New Opportunities Through Integration of Print and Digital Media
Drupa 2012 is set to run May 3-16, 2012, in Düsseldorf, Germany.
With the advent of digital media, increasing numbers of print buyers and print service providers are asking themselves what the future of print will be. For Bernhard Schreier, president of Drupa 2012 and chairman of Heidelberger Druckmaschinen AG, the answer is clear: Despite complex conditions and regional differences, the merging of print and online media, functional printing and smart technologies in security and packaging print is opening up new perspectives that can be turned into profitable opportunities.
Q—Mr. Schreier, since the last Drupa the printing industry has been experiencing tough times, especially in the Western industrial countries. In addition to the difficult economic conditions, digital media is increasingly in direct competition with traditional print products. Is the Gutenberg era coming to an end?

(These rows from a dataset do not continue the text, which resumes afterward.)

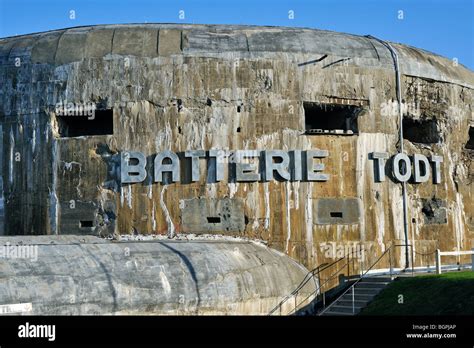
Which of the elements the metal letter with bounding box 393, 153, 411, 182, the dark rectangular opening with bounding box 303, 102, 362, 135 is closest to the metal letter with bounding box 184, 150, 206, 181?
the dark rectangular opening with bounding box 303, 102, 362, 135

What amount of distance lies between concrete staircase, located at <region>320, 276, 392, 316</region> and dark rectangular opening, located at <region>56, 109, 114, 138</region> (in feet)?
23.2

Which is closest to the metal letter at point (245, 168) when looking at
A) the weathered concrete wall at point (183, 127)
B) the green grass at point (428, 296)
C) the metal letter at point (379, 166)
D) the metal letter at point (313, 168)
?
the weathered concrete wall at point (183, 127)

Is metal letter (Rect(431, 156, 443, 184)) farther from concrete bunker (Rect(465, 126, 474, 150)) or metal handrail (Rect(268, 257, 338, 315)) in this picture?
metal handrail (Rect(268, 257, 338, 315))

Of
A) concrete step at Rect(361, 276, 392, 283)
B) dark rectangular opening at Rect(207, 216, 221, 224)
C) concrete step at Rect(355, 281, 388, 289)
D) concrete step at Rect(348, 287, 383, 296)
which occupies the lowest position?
concrete step at Rect(348, 287, 383, 296)

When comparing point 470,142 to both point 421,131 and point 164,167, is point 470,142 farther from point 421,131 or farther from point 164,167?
point 164,167

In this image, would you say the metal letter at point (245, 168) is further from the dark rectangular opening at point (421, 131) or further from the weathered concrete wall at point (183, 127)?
the dark rectangular opening at point (421, 131)

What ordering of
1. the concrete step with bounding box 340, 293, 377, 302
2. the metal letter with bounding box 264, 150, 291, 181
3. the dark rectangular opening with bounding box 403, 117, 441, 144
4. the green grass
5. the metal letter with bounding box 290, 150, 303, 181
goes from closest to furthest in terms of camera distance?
the green grass, the concrete step with bounding box 340, 293, 377, 302, the metal letter with bounding box 264, 150, 291, 181, the metal letter with bounding box 290, 150, 303, 181, the dark rectangular opening with bounding box 403, 117, 441, 144

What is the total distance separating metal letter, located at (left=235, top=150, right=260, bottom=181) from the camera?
64.3 feet

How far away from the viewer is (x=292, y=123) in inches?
790

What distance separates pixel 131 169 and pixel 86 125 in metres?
2.56

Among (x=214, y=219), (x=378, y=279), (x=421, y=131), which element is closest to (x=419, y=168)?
(x=421, y=131)

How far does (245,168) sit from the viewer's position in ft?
64.4

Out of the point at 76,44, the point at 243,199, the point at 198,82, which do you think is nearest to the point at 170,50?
the point at 198,82

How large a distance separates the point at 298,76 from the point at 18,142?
23.8 ft
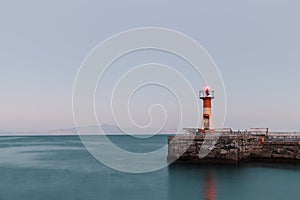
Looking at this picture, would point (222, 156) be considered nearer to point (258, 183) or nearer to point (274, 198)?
point (258, 183)

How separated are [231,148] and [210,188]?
32.9ft

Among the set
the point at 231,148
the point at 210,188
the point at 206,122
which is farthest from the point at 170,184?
the point at 206,122

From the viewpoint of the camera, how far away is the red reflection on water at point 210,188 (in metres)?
24.8

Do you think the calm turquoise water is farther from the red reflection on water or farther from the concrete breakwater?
the concrete breakwater

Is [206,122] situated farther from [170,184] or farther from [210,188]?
[210,188]

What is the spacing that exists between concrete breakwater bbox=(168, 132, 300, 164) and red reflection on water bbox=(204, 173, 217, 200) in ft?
15.4

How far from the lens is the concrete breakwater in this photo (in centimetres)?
3572

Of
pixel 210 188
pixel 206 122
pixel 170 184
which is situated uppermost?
pixel 206 122

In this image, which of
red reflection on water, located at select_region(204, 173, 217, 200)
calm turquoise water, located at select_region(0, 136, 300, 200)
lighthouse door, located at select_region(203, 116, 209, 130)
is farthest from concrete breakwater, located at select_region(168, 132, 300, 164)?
red reflection on water, located at select_region(204, 173, 217, 200)

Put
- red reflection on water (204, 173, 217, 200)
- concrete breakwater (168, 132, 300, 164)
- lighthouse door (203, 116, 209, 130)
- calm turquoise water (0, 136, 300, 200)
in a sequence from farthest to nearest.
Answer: lighthouse door (203, 116, 209, 130), concrete breakwater (168, 132, 300, 164), calm turquoise water (0, 136, 300, 200), red reflection on water (204, 173, 217, 200)

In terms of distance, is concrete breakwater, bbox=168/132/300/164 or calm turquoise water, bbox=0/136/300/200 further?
concrete breakwater, bbox=168/132/300/164

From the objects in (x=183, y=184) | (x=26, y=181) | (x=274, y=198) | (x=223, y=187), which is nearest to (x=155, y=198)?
(x=183, y=184)

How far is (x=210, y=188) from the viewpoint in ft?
89.4

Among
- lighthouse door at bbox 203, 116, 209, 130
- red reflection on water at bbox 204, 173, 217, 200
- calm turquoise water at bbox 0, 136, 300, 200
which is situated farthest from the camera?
lighthouse door at bbox 203, 116, 209, 130
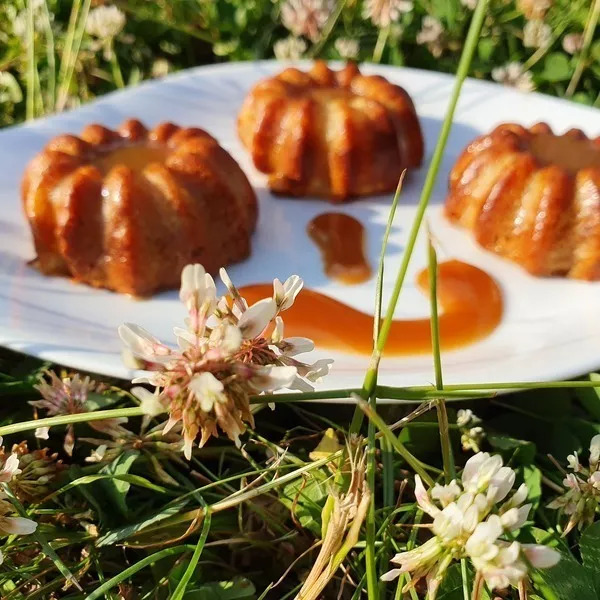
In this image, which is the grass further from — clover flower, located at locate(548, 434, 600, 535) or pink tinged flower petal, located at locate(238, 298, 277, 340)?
pink tinged flower petal, located at locate(238, 298, 277, 340)

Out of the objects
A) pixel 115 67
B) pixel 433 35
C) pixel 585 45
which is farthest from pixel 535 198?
pixel 115 67

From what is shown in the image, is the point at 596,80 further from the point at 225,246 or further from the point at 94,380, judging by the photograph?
the point at 94,380

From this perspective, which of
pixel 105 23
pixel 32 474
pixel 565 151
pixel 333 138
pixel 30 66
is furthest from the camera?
pixel 105 23

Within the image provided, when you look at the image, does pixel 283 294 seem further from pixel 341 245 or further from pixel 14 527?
pixel 341 245

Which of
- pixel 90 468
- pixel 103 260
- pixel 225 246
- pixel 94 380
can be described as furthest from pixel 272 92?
pixel 90 468

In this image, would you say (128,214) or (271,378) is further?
(128,214)

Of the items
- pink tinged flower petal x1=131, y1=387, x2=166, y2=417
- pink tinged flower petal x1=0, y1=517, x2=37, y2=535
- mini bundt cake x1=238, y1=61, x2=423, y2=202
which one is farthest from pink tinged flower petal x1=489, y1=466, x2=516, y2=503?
mini bundt cake x1=238, y1=61, x2=423, y2=202

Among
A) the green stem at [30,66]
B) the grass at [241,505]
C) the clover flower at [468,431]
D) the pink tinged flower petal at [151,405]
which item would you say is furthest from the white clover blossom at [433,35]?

Schreier—Not at all. Even today, more than 500 years after the invention of book printing, our industry still has enormous potential. That said, the environment has changed dramatically over the past few years. The economic crisis two years ago, and the current unstable situation in the Eurozone, have caused a significant change in the market that will continue.
The printing market in Western industrial countries has largely stagnated at a high level. At the same time, emerging countries and the Asian markets are experiencing high growth rates. Take a look at the Chinese print market, which alone in 2009 achieved around 42 billion euros. Within just six years, the market volume there has doubled.
The reasons for these regional growth differences are obvious. Whereas the print market in Western countries is essentially stable and at a high level, in upcoming countries such as China or India, there is enormous pent-up demand in virtually all areas of the economy. Naturally the print industry is also profiting from this.
Just look at packaging print. Even recently, in these countries, a large proportion of goods were packed in newspaper or sold loose across the shop counter. All this is changing at a breathtaking tempo. Almost everywhere, there are now supermarkets for a growing number of consumers who are consciously deciding in favour of goods and brands packaged in an appealing way.